When he grew up to be a man, there was something he wanted very much, which was far more worth having than this apple puff. He wanted it so much that he sometimes felt he would almost give his life to possess it for ever such a short time; but somebody else wanted it too, someone who was weaker than he was, and who perhaps needed it more than he did, and Geoffrey gave it right up for the sake of that other.

I do not think he would have acted so nobly when he was a man, if he had not begun quite early in life to deny himself. If he had lost this little battle and had eaten the apple puff outside old Rachel's door, in all probability he would have lost that greater battle in after life.

"You are old Rachel, aren't you?" asked Geoffrey.
"Well, what if I be?" she answered.

"Come in," said a quavering voice as Geoffrey knocked, and on entering, he saw a haggard looking old woman, with a forbidding expression of face, and grey straggling hair, crouching over a small fire.

"You are old Rachel, aren't you?" asked Geoffrey, who had never seen her before.

"Well, what if I be?" she answered in a low gruff voice, "I don't want no one to come interfering with me, leastways a child. What do you want—eh?"

"I've brought you an apple puff," said Geoffrey, standing still by the door.

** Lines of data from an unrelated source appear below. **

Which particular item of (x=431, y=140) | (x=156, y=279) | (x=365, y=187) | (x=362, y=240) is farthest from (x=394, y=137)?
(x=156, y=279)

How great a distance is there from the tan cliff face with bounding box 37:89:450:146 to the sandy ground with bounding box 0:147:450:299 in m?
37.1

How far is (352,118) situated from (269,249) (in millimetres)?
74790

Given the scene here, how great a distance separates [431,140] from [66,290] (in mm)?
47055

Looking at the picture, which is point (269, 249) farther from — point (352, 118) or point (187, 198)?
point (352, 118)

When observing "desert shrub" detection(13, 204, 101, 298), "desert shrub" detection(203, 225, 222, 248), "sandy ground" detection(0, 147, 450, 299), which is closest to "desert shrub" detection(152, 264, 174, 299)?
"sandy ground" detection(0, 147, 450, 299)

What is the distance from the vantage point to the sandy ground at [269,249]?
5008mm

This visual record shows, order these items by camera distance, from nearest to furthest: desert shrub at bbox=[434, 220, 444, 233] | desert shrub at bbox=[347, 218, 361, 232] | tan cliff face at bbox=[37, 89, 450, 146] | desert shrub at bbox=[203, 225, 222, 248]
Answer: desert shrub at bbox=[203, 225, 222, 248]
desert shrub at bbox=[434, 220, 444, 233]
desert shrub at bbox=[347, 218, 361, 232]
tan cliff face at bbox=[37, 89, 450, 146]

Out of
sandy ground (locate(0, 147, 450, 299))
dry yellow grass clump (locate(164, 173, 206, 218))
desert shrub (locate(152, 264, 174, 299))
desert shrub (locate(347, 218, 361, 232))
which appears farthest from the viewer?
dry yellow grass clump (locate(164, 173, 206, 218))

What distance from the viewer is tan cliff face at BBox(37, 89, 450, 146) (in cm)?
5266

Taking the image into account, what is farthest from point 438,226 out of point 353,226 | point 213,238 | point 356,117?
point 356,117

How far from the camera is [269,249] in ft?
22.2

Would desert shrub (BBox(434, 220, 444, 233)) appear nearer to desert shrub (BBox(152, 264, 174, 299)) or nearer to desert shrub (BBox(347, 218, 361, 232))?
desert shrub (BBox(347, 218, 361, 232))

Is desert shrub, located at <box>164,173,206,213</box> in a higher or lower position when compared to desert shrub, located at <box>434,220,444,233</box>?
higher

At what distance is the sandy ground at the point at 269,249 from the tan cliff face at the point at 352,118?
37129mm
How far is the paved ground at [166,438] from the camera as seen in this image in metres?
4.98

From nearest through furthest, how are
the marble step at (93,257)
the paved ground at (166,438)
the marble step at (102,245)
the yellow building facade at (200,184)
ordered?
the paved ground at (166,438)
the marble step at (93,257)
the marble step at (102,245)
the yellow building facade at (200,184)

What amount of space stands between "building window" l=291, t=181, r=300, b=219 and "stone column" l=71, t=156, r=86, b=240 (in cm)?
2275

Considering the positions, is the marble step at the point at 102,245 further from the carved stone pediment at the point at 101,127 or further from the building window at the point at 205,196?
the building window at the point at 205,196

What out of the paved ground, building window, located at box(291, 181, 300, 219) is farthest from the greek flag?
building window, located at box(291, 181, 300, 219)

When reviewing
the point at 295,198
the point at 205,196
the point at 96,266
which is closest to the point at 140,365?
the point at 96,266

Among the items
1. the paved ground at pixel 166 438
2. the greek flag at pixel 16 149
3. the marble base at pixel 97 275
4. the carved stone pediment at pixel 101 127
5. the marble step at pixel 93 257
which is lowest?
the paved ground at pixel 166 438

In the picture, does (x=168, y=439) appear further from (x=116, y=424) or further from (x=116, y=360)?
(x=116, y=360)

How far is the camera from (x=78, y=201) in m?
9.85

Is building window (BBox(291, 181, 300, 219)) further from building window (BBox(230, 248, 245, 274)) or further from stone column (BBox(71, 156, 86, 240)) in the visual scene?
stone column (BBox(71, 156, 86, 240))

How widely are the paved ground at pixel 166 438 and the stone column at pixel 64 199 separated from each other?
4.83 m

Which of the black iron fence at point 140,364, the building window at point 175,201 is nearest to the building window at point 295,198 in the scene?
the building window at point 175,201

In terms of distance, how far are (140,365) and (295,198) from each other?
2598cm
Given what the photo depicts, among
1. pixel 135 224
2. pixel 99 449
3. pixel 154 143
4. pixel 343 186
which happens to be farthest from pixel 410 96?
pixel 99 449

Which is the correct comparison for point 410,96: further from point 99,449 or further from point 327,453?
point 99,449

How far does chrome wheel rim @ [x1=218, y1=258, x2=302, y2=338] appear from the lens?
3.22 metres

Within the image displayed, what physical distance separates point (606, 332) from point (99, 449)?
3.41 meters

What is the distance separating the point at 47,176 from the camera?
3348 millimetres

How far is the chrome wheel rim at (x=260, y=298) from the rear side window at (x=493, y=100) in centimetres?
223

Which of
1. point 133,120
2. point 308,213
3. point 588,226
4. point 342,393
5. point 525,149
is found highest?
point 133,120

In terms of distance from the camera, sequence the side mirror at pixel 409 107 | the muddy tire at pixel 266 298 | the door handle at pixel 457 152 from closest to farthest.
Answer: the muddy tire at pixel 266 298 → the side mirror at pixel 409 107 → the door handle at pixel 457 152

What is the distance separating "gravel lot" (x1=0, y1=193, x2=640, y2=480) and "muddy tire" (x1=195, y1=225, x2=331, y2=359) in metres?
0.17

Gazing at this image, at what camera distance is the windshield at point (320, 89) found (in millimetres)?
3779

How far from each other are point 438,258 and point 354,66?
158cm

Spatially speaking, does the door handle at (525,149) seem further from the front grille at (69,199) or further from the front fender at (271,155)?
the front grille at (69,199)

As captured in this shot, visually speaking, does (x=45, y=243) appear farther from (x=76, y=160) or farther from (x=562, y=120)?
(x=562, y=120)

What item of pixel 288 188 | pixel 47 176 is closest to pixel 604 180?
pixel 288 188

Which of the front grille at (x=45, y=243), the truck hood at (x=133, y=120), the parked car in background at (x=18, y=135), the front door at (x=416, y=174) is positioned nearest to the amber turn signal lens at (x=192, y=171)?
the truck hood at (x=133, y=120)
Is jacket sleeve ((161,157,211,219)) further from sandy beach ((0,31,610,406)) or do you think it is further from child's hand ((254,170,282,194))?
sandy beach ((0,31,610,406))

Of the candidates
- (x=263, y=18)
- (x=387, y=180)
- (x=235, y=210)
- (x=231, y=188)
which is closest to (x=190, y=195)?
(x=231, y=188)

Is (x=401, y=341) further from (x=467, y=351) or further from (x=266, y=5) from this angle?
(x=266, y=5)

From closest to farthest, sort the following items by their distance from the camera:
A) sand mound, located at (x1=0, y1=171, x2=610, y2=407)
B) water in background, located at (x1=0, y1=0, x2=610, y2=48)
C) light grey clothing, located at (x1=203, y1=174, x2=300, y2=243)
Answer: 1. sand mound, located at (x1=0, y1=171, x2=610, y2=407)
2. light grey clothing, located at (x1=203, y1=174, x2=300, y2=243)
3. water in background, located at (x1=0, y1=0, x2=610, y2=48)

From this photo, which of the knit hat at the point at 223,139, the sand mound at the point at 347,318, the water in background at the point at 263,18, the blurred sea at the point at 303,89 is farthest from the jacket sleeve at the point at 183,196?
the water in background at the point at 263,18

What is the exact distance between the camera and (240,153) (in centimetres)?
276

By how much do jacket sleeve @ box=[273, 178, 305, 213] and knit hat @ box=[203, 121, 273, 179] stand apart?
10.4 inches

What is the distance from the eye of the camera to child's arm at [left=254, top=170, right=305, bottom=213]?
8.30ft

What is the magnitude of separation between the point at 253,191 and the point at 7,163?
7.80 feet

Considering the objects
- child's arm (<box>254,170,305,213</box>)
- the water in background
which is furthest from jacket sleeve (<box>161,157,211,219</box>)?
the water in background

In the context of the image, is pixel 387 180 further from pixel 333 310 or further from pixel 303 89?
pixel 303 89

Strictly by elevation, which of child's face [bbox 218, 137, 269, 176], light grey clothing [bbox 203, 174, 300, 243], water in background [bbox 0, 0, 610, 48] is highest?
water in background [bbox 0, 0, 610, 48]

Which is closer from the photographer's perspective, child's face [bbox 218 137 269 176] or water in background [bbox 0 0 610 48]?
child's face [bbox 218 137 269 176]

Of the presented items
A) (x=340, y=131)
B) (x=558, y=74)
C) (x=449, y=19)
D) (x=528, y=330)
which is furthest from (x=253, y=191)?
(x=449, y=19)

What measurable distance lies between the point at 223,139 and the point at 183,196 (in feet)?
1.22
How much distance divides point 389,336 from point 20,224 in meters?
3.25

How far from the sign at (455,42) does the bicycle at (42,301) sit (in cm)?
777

"Shut the door, can't ye," said Rachel shivering, "the draught's enough to cut one in two. An apple puff is it? That ain't the kind of food I want, I ought to be fed on arrowroot I tell ye, and sweet puddings and the like. But Jane never sends me what I need, it's either somethin' that's turned bad, or else what I can't eat."

"This is quite new and fresh," said Geoffrey, shutting the door and coming a little nearer, while he laid the puff on the table, "perhaps you've never tasted a puff—it's awfully good—I wish you'd try it."